### GIVEN TEXT
The 140th New York Infantry Regiment was a volunteer infantry regiment that was created on September 13, 1862, for the Union Army during the American Civil War. From January 1864 they wore a Zouave uniform.

Formation 
On August 8, 1862, Captain Hiram Smith received authority to form the infantry regiment. The 140th New York Volunteer Infantry Regiment was organized in Rochester, New York and mustered in for three years service on September 13, 1862.

During the American Civil War a Union Army regiment ideally comprised 10 infantry companies. Each company had 100 men for a full regimental strength of 1000 men. The 10 companies of the 140th New York Volunteer Regiment were all recruited from Rochester, New York and the surrounding towns and villages of Monroe County, New York.

A company breakdown with captain and source of volunteers is noted below:
 Company A - Captain Milo Starks - Brockport
 Company B - Captain Christian Spies -Rochester
 Company C - Captain William James Clark - Rochester
 Company D - Captain Elwell Stephen Otis - Rochester, Brighton, Gates, Penfield, and West Webster
 Company E - Captain Monroe H Hollister - Rochester
 Company F - Captain Benjamin F Harmon - Rochester
 Company G - Captain Perry B Sibley - Rochester and Churchville
 Company H - Captain W. S. Grantsyne - Rochester, Brockport and Fairport
 Company I - Captain William F. Campbell - Chili, Greece, Penfield, Rochester, Ogden, Henrietta and Parma
 Company K - Captain Patrick J. Dowling - Rochester

The 140th New York Volunteer Infantry Regiment organized and drilled at Camp Fitz-John Porter on the western bank of the Genesee River in Rochester, NY. Camp Fitz-John Porter was also the mustering location for the 108th New York Volunteer Infantry Regiment, and Mack's 18th New York Independent Artillery Battery.

Initial Command 
 Colonel - Patrick H. O'Rorke, West Point Military Academy, Graduated 1st in class, June 1861.
 Lieutenant Colonel - Louis Ernst
 Major - Isaiah Force

Detailed Service

1862

Washington DC Defense and Frericksburg 

The 140th NY left Rochester by train on September 19, 1862, en route to Washington DC after brief stops in Auburn, NY and Elmira, NY for fitting out and supply. The regiment first served in the Provisional Brigade, Casey's Division in the defensive fortifications around Washington, DC.

The 140th NY was then transferred to the XII Corps, 2nd Division, 2nd Brigade of the Army of the Potomac by October 1862.

In November, 1862 the regiment was reassigned to the V Corps, 2nd Division, 3rd Brigade of the Army of the Potomac. From then on the 140th NY would remain with the V Corps of the Army of the Potomac and see action in, or be present in reserve at most of the major campaigns and engagements in the Eastern Theater of the American Civil War until cessation of hostilities.

The 140th NY first saw combat between December 12–15, 1862 at the Battle of Fredericksburg. After Fredericksburg, the regiment camped through December at Falmouth, VA.

### WORK INSTRUCTION A
Copy the part of the regiment history starting at "The 140th New York Infantry" and ending at "September 13, 1862.", word for word.
### WORK INSTRUCTION B
Using the regiment history, answer these:
(i) In what city was the regiment organized?
(ii) Who was its first colonel?
(iii) In what battle did it first fight?

### INFORMATION SUPPLIED
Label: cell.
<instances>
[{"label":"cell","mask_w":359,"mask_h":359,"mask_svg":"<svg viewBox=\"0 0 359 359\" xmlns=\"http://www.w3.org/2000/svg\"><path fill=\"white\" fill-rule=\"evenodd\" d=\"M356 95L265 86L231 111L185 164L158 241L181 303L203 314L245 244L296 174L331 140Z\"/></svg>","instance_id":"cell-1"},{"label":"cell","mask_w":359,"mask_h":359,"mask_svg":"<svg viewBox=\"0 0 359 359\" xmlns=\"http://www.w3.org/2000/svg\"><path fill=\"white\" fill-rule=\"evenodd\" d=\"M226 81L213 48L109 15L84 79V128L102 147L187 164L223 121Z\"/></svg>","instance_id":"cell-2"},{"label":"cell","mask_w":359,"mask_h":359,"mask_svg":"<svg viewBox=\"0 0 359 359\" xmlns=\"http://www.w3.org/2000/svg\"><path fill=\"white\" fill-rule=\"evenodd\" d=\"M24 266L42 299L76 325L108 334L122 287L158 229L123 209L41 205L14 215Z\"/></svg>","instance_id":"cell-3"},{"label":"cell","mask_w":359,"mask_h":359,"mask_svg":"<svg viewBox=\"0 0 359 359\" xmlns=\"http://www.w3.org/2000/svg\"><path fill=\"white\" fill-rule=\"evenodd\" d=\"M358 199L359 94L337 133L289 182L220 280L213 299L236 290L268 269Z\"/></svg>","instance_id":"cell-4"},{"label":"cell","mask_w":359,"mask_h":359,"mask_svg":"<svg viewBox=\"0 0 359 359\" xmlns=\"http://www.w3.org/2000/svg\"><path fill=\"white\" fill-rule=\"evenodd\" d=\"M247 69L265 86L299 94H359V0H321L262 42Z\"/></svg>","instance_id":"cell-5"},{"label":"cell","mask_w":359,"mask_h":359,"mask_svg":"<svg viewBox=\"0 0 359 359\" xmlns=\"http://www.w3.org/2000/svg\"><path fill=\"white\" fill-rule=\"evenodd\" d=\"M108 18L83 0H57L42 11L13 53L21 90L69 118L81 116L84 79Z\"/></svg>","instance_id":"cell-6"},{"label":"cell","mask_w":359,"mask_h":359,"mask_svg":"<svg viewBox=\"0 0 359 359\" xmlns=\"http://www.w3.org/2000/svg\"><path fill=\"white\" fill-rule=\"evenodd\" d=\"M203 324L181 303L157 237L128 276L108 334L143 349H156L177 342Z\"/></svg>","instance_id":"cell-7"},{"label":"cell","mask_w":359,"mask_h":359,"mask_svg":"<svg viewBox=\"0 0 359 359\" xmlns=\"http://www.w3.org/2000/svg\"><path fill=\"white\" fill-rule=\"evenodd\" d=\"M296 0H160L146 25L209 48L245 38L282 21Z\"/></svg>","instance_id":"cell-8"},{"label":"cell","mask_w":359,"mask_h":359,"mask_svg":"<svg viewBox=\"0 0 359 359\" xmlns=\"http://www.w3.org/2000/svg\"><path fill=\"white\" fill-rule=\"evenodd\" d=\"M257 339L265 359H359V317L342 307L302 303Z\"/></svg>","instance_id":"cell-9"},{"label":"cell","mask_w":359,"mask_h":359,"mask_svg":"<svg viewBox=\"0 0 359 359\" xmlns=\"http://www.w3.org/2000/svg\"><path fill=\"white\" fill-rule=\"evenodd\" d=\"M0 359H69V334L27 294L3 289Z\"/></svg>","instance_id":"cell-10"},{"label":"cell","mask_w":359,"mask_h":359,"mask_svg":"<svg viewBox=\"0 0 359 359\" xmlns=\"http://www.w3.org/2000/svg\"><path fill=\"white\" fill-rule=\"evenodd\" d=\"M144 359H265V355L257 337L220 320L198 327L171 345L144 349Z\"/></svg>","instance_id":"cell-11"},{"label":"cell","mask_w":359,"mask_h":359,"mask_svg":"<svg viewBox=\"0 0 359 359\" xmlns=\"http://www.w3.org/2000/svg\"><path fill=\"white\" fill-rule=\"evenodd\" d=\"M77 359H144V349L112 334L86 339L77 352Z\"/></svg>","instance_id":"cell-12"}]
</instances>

### EXERCISE OUTPUT A
The 140th New York Infantry Regiment was a volunteer infantry regiment that was created on September 13, 1862, for the Union Army during the American Civil War. From January 1864 they wore a Zouave uniform.

Formation 
On August 8, 1862, Captain Hiram Smith received authority to form the infantry regiment. The 140th New York Volunteer Infantry Regiment was organized in Rochester, New York and mustered in for three years service on September 13, 1862.

### EXERCISE OUTPUT B
(i) Rochester, New York
(ii) Patrick H. O'Rorke
(iii) The Battle of Fredericksburg